El nerviosismo se apodera de los ‘tories’ a 200 días para el ‘brexit’

Una simpatizante de un movimiento contra el ‘brexit’ protesta ayer junto al Palacio de Westminster, en Londres.

La grieta entre los conservadores se hace más profunda y podría partir en dos a la formación

Viviana García - Martes, 11 de Septiembre de 2018 - Actualizado a las 06:02h.

Londres - Los conservadores británicos están sumidos en profundos desacuerdos acerca del rumbo de las negociaciones sobre el brexit, la salida del Reino Unido de la Unión Europea (UE), cuando faltan hoy 200 días para que entre en vigor esa decisión. Los tories (conservadores) están ya en guerra abierta entre los brexeeters (a favor del brexit) y los remainers (proeuropeos) en medio de las tensas negociaciones con Bruselas sobre los términos de la retirada británica, que se concretará el 29 de marzo de 2019. Las fricciones se han incrementado en los últimos días, entre conjeturas sobre la posibilidad de que la primera ministra, Theresa May, afronte un desafío a su liderazgo por parte de otros diputados de su formación, como el exministro de Asuntos Exteriores Boris Johnson.

Johnson, antiguo alcalde de Londres, ha manifestado su rechazo al llamado plan de Chequers, que May consensuó con sus ministros el pasado julio y por el que Londres apoyaría la creación de un área de libre comercio para bienes tras el brexit, lo que evitaría los controles de aduanas y mantendría abierta la frontera con Irlanda.

Para Johnson y otros euroescépticos, ese proyecto es inaceptable porque estiman que el Reino Unido seguirá ligado al bloque europeo y eso hará más difícil negociar acuerdos comerciales con países de fuera del bloque de los 27. Una portavoz de la residencia oficial de Downing Street dijo ayer que no hay alternativa al programa presentado por el Ejecutivo. “Chequers es el único plan sobre la mesa que cumplirá con la voluntad del pueblo británico al tiempo que se evita una frontera dura en Irlanda del Norte. La primera ministra trabaja duro para conseguir un acuerdo y espera que todos los diputados lo puedan apoyar”, añadió el portavoz.
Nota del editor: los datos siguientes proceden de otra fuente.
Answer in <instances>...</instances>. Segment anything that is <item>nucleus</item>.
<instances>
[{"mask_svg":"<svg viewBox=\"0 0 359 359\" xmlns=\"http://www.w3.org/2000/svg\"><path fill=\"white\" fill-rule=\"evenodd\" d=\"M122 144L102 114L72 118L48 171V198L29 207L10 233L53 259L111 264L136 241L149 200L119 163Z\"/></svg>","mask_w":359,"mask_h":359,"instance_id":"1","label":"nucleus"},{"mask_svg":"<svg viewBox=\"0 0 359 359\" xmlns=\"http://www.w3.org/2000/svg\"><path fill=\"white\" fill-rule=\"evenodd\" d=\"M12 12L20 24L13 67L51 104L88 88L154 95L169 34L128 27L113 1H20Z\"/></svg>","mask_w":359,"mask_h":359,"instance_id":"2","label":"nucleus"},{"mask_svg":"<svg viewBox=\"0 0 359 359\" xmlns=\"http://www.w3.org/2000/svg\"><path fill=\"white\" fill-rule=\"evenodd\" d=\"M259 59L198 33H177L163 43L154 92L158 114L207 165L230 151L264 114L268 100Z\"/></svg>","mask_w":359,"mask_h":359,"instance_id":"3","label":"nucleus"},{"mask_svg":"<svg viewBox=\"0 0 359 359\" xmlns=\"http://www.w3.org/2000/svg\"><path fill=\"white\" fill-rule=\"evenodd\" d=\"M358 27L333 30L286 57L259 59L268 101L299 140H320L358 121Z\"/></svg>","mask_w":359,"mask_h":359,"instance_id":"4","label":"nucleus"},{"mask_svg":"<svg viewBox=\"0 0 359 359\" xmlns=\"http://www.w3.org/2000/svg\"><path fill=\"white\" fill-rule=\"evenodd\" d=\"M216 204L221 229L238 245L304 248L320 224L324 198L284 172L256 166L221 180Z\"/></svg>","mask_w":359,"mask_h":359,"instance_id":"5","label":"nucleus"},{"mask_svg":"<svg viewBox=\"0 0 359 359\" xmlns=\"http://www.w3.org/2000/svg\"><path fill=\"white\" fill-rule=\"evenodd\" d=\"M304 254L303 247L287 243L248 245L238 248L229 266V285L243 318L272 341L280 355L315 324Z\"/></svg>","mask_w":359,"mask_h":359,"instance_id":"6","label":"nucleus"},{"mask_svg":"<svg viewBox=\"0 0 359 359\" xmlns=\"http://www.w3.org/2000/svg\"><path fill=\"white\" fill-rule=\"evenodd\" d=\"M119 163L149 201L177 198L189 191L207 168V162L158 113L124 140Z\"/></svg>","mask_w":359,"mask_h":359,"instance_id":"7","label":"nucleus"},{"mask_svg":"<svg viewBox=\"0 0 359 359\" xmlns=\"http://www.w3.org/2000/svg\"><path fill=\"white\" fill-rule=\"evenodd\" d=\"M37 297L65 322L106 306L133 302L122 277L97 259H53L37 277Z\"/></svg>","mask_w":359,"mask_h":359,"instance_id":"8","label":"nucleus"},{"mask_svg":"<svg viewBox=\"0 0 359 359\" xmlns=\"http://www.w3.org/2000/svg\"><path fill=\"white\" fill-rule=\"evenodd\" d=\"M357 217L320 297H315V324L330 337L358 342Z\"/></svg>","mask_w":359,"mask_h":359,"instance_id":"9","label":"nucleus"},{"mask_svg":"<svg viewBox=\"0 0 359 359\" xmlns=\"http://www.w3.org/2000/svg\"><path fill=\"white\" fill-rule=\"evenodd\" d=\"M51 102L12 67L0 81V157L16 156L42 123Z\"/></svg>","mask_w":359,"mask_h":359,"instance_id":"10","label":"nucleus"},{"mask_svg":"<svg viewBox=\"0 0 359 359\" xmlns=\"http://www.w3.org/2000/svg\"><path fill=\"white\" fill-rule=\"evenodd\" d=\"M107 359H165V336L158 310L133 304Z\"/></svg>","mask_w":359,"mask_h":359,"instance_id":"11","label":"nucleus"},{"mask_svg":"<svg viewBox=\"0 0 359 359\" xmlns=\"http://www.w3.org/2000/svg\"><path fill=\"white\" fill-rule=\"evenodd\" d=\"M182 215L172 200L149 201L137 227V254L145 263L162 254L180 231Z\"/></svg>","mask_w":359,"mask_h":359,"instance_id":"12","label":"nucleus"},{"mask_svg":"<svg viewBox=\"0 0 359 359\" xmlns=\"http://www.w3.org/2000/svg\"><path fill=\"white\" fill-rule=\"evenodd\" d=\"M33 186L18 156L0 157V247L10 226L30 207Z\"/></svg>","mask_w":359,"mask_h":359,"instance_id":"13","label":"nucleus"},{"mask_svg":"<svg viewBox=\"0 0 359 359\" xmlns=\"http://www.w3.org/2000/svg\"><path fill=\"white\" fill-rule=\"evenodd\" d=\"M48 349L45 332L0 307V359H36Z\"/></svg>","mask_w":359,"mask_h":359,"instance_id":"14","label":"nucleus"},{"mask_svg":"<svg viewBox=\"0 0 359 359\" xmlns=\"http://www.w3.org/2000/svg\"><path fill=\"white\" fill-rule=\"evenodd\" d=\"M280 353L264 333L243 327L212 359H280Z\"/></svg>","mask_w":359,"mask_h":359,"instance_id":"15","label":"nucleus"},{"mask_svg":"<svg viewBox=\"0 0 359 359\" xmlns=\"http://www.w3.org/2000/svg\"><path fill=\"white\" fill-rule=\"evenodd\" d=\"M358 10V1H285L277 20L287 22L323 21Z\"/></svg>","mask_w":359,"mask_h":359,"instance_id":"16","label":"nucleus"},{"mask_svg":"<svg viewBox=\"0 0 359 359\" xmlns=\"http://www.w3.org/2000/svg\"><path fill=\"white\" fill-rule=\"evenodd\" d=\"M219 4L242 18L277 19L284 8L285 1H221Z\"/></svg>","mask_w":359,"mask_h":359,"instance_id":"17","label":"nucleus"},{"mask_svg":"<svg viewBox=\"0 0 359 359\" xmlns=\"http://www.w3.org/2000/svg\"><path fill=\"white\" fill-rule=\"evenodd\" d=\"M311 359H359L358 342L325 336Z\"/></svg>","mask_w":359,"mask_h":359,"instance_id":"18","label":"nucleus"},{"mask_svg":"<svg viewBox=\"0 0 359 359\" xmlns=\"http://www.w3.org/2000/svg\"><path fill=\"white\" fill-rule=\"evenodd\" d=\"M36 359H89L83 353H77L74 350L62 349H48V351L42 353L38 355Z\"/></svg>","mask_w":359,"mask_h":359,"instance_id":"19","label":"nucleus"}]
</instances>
Desde las páginas del Mail on Sunday, Johnson acusó ayer a la primera ministra de poner un “chaleco suicida” a la constitución británica en la negociación con la UE y de entregar el “detonador” de ese imaginario explosivo al negociador comunitario, Michel Barnier. El descontento se profundizaba ayer después de que el exsecretario de Estado del brexit, Steve Baker, advirtiese de que hasta 80 diputados tories quieren votar en contra de Chequers. El liderazgo de May puede ser desafiado si el 15% de los diputados conservadores -48- envían sendas cartas con esa intención al llamado Comité 1922, el influyente grupo que conforman los tories en la Cámara de los Comunes (316).

Según Baker, quien dimitió en julio como secretario de Estado del brexit, el nivel de oposición al proyecto de Chequers implica que la primera ministra afronta un “gran problema” entre sus parlamentarios.

El Partido Conservador -en el poder desde 2010- sufrirá una “división catastrófica” si May se empeña en seguir adelante con el plan, negociado entre ella y sus ministros en una reunión especial celebrada en julio en su residencia campestre de Chequers, en el condado de Buckinghamshire, a las afueras de Londres.